--- Start of DATASET EXTRACT ---

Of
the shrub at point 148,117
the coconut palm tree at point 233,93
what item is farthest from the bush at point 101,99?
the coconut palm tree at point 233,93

--- End of DATASET EXTRACT ---

» GIVEN REQUEST
Render the material above as a JSON list of strings, with one string for each line and any blank lines left out.

» SOLUTION FOR THIS TASK
[
  "Of",
  "the shrub at point 148,117",
  "the coconut palm tree at point 233,93",
  "what item is farthest from the bush at point 101,99?",
  "the coconut palm tree at point 233,93"
]